The NHLPA's executive board announced on Friday they have decided not to re-open their collective bargaining agreement with the NHL after the 2008-09 season. The current CBA will remain in place for another two seasons.
Several representatives from the NHLPA were in attendance including Executive Director Paul Kelly and Director of Player Affairs Glenn Healy.
"Today's announcement that the NHLPA's membership is committed to playing under the CBA for two more years is great news for all hockey fans," said Kelly. "While the NHLPA's membership has issues with the current Agreement, the players and their Executive Board decided that due to the current economic conditions as well as the players' focus on continuing to help grow this game and expose our great athletes to many more fans, now is not the appropriate time to enter complex labour negotiations."
The CBA currently in place expires in September of 2011.
''This announcement certifies the players' endorsement of the Collective Bargaining Agreement and affirms that the system is working in the manner anticipated from its inception,'' Commissioner Gary Bettman said in a statement. ''We are extremely pleased that the League and the players now can move forward together and that the fans' focus can remain on the ice, where it belongs.''
The deal that was signed in July of 2005, ending the NHL lockout, included a choice to opt out of the six-year agreement after the fourth year. But the decision not to re-open the CBA came during a conference call with Kelly and player representatives from all 30 NHL teams, the report said.
The NHLPA also has the option to extend the current Agreement for one year, through the conclusion of the 2011-12 season.
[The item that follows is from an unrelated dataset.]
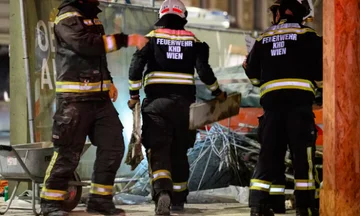 Tragjedia në Vjenë të Austrisë, Ambasada e njofton se trupat e vdekur të 3 kosovarëve janë nisur për Kosovë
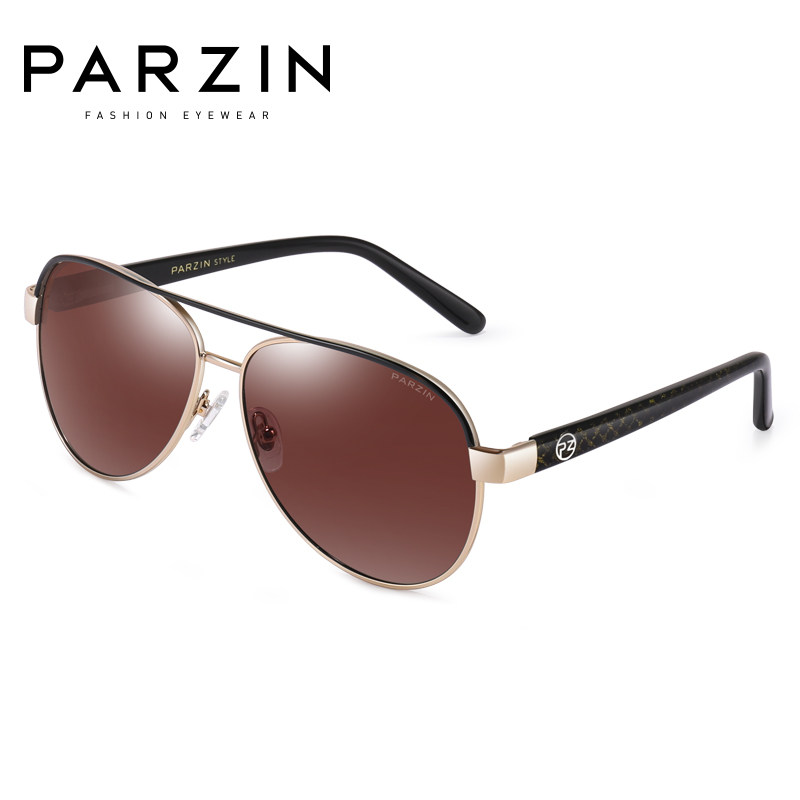 帕森偏光潮运动男士大框8012驾驶镜 帕森太阳眼镜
In the three-plus years since the CBA was signed, the salary cap has grown by a sizeable 45 per cent, making the players that much more likely to see through an agreement that was originally thought to be less than satisfactory for them.
In a related note, the NHL-NHLPA escrow payment has been set at 25 percent for the balance of this season. That means a quarter of each player's salary will be held in escrow in case the money is needed to help offset shortcomings in the league's projected revenue. The escrow payment level had been at 13.5 percent.